** start GIVEN PASSAGE **
Irony factor: HIGH HIGH HIGH. With its red/blue shield and the diagonal line that bisects it, Old Style cans can be mistaken for PBRs at a quick glance. Which means you might get an opportunity to condescend to someone that "you used to drink Pabst, but it got way too mainstream." Which, like, yes.
Taste: Literally whatever.

Old Milwaukee

Year released: 1890
Most marketable feature: LABEL, WILL FERRELL. The white can and metallic red scheme recall old-school signs from an auto body shop or something, which is totally killer. But Old Mil's trump card with "the youths" is indubitably Will Ferrell, who cut a bunch of hysterically bad commercials for the brand a couple years back.
Irony factor: SPLENDID. Even though its food & drink scene is gluttonously badass, Milwaukee is still home to plenty of Rust Belt corporate detritus -- much of it in the form of shut-down breweries. So Old Mil has the whole "faded glory" vibe going for it. Plus, it comes with a built-in bit of lore: the long-forgotten Swedish Bikini Team, one of beer advertising's most marvelous disasters.
** end GIVEN PASSAGE **
* [WRITTEN EXERCISE A]:
Report every line of the records that contains the word "this".
The text and the records have no connection to each other.
** start RECORDS SUPPLIED **
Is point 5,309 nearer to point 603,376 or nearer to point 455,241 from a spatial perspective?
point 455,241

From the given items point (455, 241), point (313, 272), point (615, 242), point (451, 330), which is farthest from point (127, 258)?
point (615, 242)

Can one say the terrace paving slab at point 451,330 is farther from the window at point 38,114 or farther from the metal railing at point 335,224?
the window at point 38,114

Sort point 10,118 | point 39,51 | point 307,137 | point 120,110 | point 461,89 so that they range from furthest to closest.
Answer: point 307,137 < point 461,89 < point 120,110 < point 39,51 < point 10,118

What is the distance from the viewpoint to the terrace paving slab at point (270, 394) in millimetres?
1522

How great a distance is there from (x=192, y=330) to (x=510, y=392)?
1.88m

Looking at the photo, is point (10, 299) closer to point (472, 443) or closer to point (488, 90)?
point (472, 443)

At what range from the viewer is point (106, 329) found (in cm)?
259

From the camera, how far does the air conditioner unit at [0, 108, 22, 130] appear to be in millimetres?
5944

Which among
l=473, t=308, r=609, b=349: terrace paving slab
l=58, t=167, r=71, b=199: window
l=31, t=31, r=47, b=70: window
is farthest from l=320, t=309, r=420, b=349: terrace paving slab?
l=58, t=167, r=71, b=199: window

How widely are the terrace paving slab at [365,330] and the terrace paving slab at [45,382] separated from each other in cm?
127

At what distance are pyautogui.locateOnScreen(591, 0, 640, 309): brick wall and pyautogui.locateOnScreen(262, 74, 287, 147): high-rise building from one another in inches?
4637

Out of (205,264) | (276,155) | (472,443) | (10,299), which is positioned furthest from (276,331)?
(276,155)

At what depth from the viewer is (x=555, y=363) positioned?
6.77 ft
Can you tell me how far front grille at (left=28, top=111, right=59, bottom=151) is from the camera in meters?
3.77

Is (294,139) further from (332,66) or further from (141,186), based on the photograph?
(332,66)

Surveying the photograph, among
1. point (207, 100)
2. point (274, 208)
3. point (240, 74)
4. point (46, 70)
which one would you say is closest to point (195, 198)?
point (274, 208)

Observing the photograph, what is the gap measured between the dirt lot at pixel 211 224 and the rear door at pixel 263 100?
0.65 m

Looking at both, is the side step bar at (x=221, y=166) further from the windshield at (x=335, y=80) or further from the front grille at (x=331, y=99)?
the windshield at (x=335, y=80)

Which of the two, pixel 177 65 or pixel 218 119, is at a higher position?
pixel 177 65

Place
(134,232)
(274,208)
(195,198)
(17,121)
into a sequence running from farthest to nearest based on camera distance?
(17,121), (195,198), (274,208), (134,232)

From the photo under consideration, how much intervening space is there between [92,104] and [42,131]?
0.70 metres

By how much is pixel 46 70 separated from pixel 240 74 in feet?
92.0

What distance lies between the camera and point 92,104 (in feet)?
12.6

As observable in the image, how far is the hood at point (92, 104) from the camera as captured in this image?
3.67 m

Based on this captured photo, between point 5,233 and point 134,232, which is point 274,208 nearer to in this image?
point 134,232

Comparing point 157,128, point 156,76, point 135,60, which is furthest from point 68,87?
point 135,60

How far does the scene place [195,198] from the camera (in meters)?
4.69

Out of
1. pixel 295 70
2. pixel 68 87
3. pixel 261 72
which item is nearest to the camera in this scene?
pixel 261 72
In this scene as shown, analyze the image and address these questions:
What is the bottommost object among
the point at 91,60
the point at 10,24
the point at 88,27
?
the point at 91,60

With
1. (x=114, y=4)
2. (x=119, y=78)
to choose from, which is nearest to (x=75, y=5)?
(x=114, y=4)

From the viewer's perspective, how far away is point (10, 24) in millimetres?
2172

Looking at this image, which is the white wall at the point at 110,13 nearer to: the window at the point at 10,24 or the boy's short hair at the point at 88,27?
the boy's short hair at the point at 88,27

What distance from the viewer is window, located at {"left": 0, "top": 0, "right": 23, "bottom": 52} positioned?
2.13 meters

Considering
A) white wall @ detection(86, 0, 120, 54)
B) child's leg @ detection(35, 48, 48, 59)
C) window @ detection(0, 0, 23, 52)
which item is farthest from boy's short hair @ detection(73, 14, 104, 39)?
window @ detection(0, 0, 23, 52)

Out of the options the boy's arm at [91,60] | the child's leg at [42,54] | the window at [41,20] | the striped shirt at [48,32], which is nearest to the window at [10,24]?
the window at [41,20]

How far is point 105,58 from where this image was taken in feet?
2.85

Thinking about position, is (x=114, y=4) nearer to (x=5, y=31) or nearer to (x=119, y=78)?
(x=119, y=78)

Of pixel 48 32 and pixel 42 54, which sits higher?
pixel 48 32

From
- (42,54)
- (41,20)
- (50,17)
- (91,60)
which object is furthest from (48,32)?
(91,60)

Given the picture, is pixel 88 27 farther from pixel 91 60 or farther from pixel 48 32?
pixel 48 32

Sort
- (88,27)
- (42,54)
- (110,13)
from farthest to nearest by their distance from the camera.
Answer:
** end RECORDS SUPPLIED **
* [WRITTEN EXERCISE B]:
Set down the passage on Old Style and Old Milwaukee beers in full, word for word.

* [CORRECT RESPONSE A]:
As observable in the image, how far is the hood at point (92, 104) from the camera as captured in this image?
Based on this captured photo, between point 5,233 and point 134,232, which is point 274,208 nearer to in this image?
which item is nearest to the camera in this scene?
In this scene as shown, analyze the image and address these questions:
Looking at this image, which is the white wall at the point at 110,13 nearer to: the window at the point at 10,24 or the boy's short hair at the point at 88,27?
How far is point 105,58 from where this image was taken in feet?

* [CORRECT RESPONSE B]:
Irony factor: HIGH HIGH HIGH. With its red/blue shield and the diagonal line that bisects it, Old Style cans can be mistaken for PBRs at a quick glance. Which means you might get an opportunity to condescend to someone that "you used to drink Pabst, but it got way too mainstream." Which, like, yes.
Taste: Literally whatever.

Old Milwaukee

Year released: 1890
Most marketable feature: LABEL, WILL FERRELL. The white can and metallic red scheme recall old-school signs from an auto body shop or something, which is totally killer. But Old Mil's trump card with "the youths" is indubitably Will Ferrell, who cut a bunch of hysterically bad commercials for the brand a couple years back.
Irony factor: SPLENDID. Even though its food & drink scene is gluttonously badass, Milwaukee is still home to plenty of Rust Belt corporate detritus -- much of it in the form of shut-down breweries. So Old Mil has the whole "faded glory" vibe going for it. Plus, it comes with a built-in bit of lore: the long-forgotten Swedish Bikini Team, one of beer advertising's most marvelous disasters.